Not much to say. It’s a popular distro for usage inside OCI containers (e.g. docker, podman, k8s), but on low-end hardware, alpine runs very smooth.
It’s primarily a security-focused distro, but because it’s small and uses smaller tools, which besides its lower attack surface, it makes it really lean and mean. It also has some nice bonus features, like diskless install (which I mentioned earlier) which makes alpine load itself into a tmpfs (i.e. run from RAM), so it saves your microSD from -ing itself. To make your system state configuration persistent, you need to run the lbu
command (I think it was lbu commit
), which makes a tar that gets extracted to that tmpfs on boot. You need to configure what files get saved in the lbu.conf (like etc, home, var etc.)
It also has alpinewall (awall) as the firewall, which uses iptables. If you’re familiar with iptables, you can use that directly, otherwise, you can use awall.
As for my experience with it, it was good. I ran it 24/7, but sometimes (because of an already crappy SD card) it failed to boot, so I had to reinstall it.

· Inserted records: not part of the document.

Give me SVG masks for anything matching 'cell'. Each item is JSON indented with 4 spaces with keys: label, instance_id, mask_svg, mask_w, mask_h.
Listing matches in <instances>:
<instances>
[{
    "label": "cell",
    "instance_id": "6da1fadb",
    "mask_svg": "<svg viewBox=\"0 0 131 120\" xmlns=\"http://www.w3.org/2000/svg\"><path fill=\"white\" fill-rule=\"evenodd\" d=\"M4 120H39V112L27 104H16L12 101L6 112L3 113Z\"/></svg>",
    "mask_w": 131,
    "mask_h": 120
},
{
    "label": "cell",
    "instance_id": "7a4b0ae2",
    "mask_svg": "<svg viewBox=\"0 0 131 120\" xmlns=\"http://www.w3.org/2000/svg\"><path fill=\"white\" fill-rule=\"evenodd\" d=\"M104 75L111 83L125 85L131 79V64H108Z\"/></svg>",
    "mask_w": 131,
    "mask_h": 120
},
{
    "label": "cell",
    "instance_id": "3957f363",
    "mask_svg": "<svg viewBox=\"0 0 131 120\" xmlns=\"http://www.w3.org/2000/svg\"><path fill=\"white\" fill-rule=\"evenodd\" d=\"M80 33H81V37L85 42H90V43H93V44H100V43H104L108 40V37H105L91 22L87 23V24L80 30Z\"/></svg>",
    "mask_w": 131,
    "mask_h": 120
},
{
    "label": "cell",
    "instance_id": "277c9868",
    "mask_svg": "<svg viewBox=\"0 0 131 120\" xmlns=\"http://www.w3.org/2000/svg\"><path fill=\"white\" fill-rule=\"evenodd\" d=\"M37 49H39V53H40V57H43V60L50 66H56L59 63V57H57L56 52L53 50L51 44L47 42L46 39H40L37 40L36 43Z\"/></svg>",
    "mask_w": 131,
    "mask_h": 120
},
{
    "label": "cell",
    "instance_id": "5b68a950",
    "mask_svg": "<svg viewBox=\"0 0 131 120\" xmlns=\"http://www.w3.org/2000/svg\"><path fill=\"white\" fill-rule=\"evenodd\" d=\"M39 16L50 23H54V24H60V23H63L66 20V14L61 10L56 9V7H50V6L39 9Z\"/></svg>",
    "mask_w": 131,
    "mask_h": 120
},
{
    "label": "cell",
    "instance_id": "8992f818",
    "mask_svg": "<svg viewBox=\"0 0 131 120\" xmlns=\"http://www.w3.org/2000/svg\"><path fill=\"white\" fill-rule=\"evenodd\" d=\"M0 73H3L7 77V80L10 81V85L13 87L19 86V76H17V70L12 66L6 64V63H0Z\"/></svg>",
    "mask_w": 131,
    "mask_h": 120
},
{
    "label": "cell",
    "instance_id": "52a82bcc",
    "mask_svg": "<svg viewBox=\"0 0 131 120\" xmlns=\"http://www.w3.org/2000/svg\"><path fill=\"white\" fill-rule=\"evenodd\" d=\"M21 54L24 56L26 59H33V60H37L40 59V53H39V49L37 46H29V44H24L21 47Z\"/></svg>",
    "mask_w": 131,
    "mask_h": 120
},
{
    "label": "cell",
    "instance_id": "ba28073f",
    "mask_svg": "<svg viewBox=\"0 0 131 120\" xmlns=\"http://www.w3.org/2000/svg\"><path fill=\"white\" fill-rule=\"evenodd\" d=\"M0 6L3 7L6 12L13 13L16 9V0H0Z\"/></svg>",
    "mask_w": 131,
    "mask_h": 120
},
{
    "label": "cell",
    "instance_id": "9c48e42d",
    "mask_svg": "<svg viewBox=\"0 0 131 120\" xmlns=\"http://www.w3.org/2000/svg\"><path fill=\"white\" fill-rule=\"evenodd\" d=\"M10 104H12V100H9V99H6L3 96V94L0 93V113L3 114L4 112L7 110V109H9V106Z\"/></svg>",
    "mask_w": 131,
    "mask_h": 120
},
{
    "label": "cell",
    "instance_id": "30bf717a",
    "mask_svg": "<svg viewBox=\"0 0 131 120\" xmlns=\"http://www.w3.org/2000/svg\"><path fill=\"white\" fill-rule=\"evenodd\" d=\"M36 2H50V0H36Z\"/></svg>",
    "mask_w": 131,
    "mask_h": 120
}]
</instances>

I don’t remember if you can host your diskless system state on NFS and grab it from there, but if you can, I’d do that. Otherwise, you could probably stick it on a USB stick, which has just a little bit more endurance than some cheap microSD cards (the OS files can happily live on the SD, but keep your lbu tar files somewhere else).
Its main repo has everything you need and if there’s something you can’t find in it, just enable the community repo in the apk conf (not to be confused with android’s apk
, in this context, it’s alpine package manager).